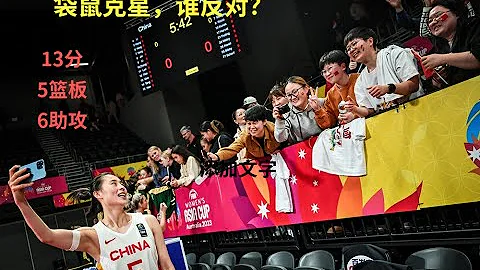 2023女籃亞洲杯半決賽中國74-60澳大利亞，取得對澳正式比賽5連勝全場回放2023.7.1 - 天天要聞
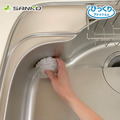 【Sanko】廚房抗菌清潔刷-日本製(附掛勾)_1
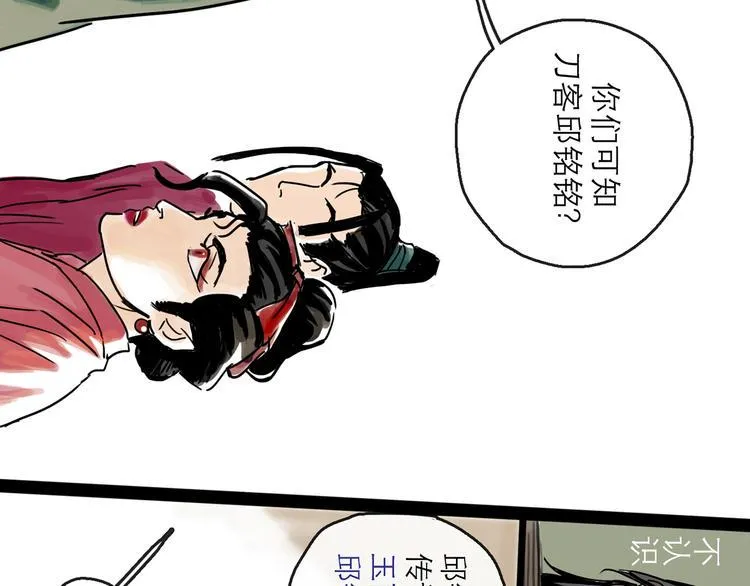 第34话 对策 第70页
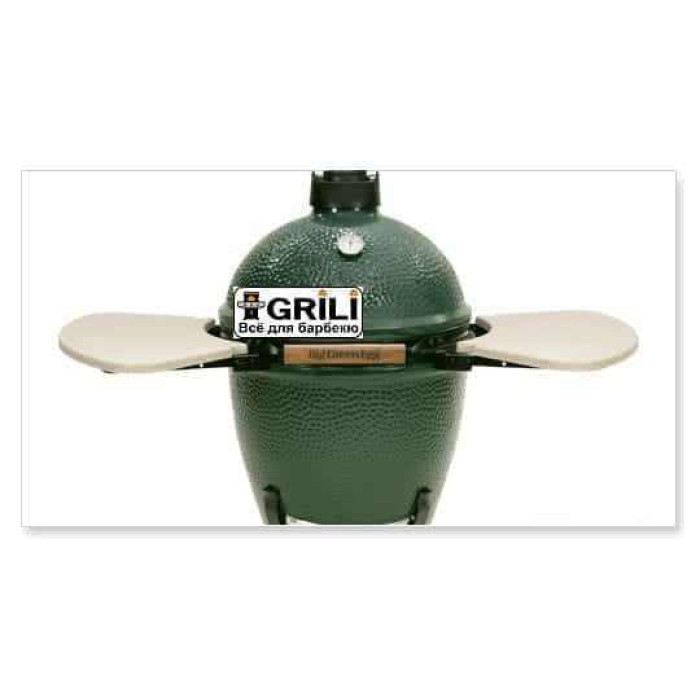 Пластиковые столики для S (2 шт.) Big Green Egg ESS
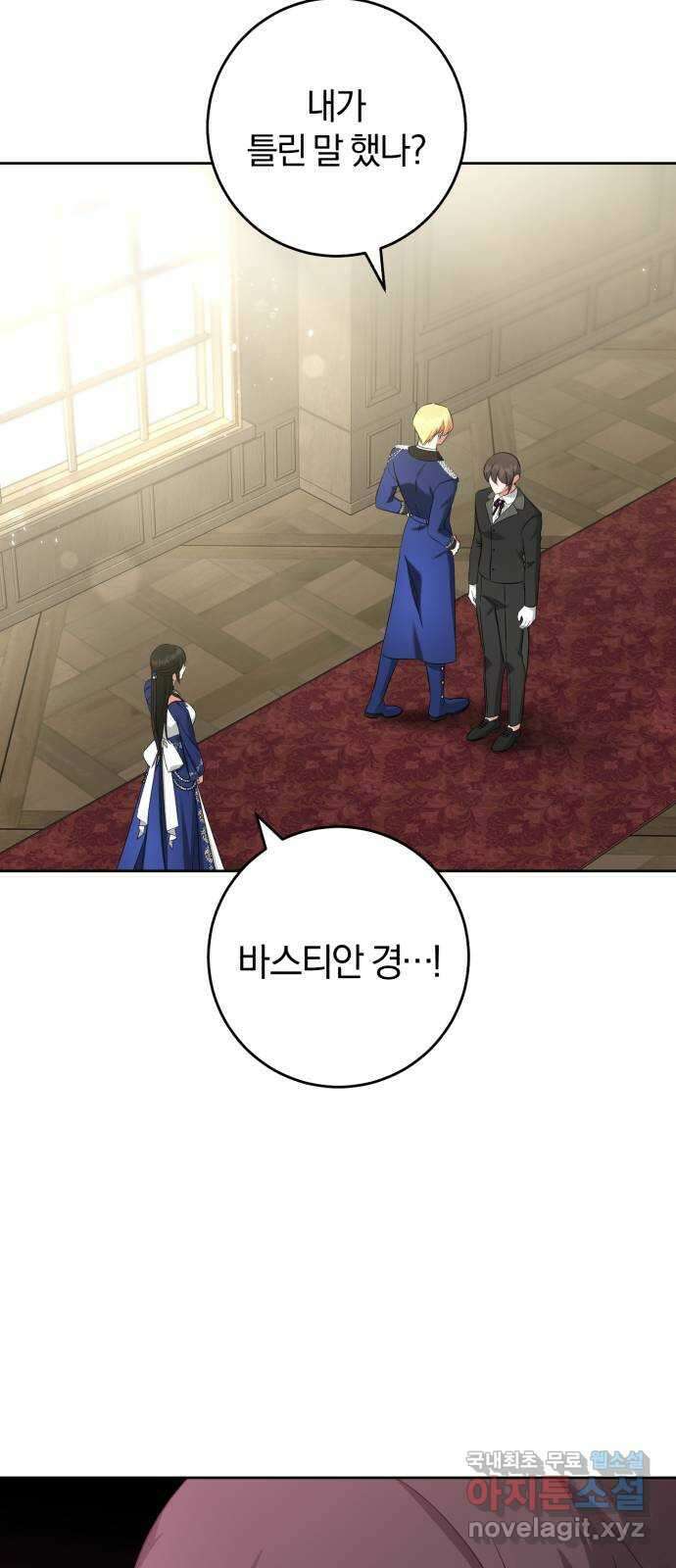 루크 비셸 따라잡기 53화(시즌1 끝) 11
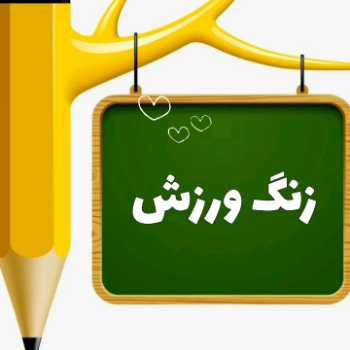 زنگ ورزش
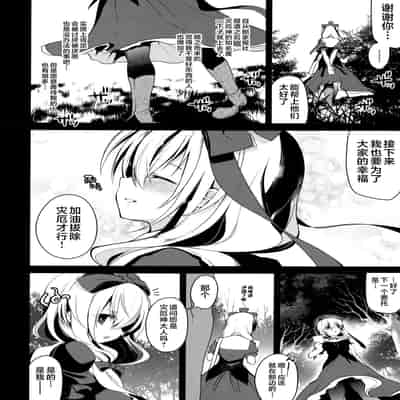 (C81) [super/nova (Yukimachi Tounosuke)] Shiawase na Yakujin-sama (Touhou Project) [Chinese] [白上フブキ eth×CastillonMcCloy]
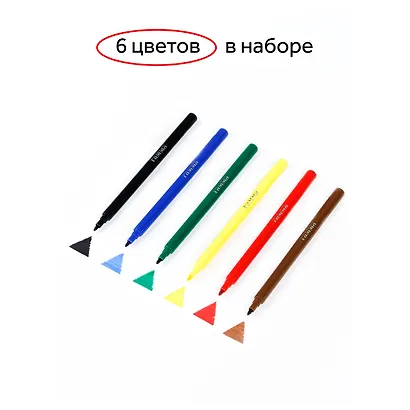 Фломастеры Гамма, "Мультики", 6 цветов - фото 8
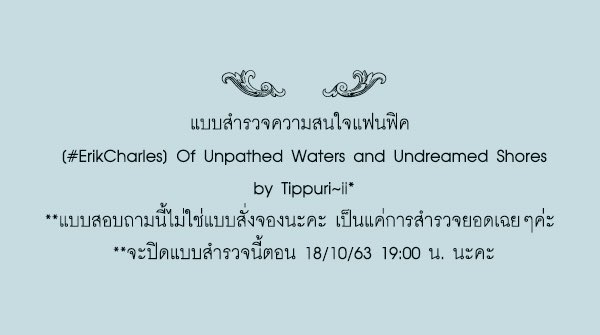 tippuri's tweet photo. 💠 แบบสำรวจความสนใจฟิค [#ErikCharles] Of Unpathed Waters and Undreamed Shores
🎡 สำหรับทั้งการซื้อในงาน #ComicAvenue6 &amp;ไปรฯ
🥀 ไม่ใช่แบบสั่งจองนะคะ เป็นแค่การสำรวจยอดเฉยๆค่ะ 
🥀 ปิดรับตอน18/10/63 19:00น. นะคะ
💠 แบบฟอร์ม: https://t.co/9oo5oKO7Zl
💠 สารบัญ: https://t.co/QPSfqQOEhF https://t.co/d3ImVxytm9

§ **Directions for this task**
Find the line that contains "ปิดรับตอน18/10/63 19:00น. นะคะ". Copy it and every line after it to the end of the records, exactly, and nothing more.

§ **Task answer**
🥀 ปิดรับตอน18/10/63 19:00น. นะคะ
💠 แบบฟอร์ม: https://t.co/9oo5oKO7Zl
💠 สารบัญ: https://t.co/QPSfqQOEhF https://t.co/d3ImVxytm9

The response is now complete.